- What is required -
Reproduce the passage of the article below about the IMF meeting word for word, starting at "Source: imf.org" and ending at "was a catch.".

- Selected text -

* * * *

IMF Talks: Even Good News Doesn't Look All That Great

WASHINGTON—Wall Street is often criticized for trying to turn bad news into good news. That's not the situation at this weekend's IMF meeting, where even good news has an ominous cloud over it.

World Bank Group President Robert Zoellick speaks during a press conference at the International Monetary Fund (IMF) Headquarters.
Source: imf.org
World Bank Group President Robert Zoellick speaks during a press conference at the International Monetary Fund (IMF) Headquarters.

Case in point: Economist Indermit Gill was explaining to attendees in Washington Friday that all of the two dozen or so countries in Europe and Central Asia are expecting positive growth for 2012.

But there was a catch.

"Countries' economists are an optimistic bunch," cautioned Gill, the World Bank's chief economist for Europe and Central Asia, or ECA in IMF terms. "For that reason you should be skeptical about these numbers."

The observation was symptomatic of the mood at the World Bank/International Monetary Fund conference, which also includes talks between members of major developed countries known as the Group of 20, a sister group of the IMF. Not long ago, the conference looked like it would be an upbeat gathering about a prosperous year ahead, but now it has turned into a fairly somber affair.

* * * *

- Recorded information -
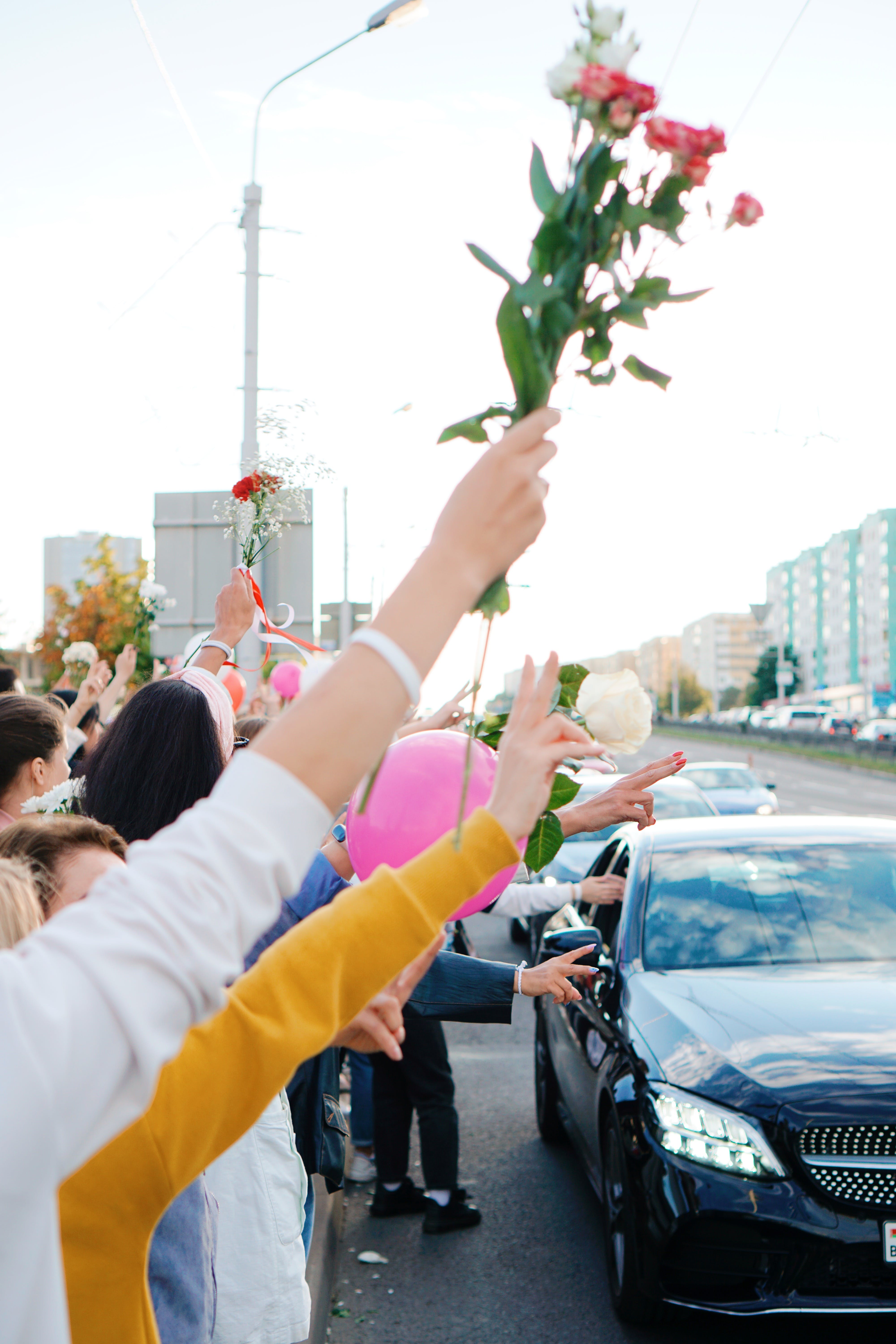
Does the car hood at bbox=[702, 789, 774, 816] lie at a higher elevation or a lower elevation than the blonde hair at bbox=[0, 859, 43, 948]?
lower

* * * *

- Completed exercise -
Source: imf.org
World Bank Group President Robert Zoellick speaks during a press conference at the International Monetary Fund (IMF) Headquarters.

Case in point: Economist Indermit Gill was explaining to attendees in Washington Friday that all of the two dozen or so countries in Europe and Central Asia are expecting positive growth for 2012.

But there was a catch.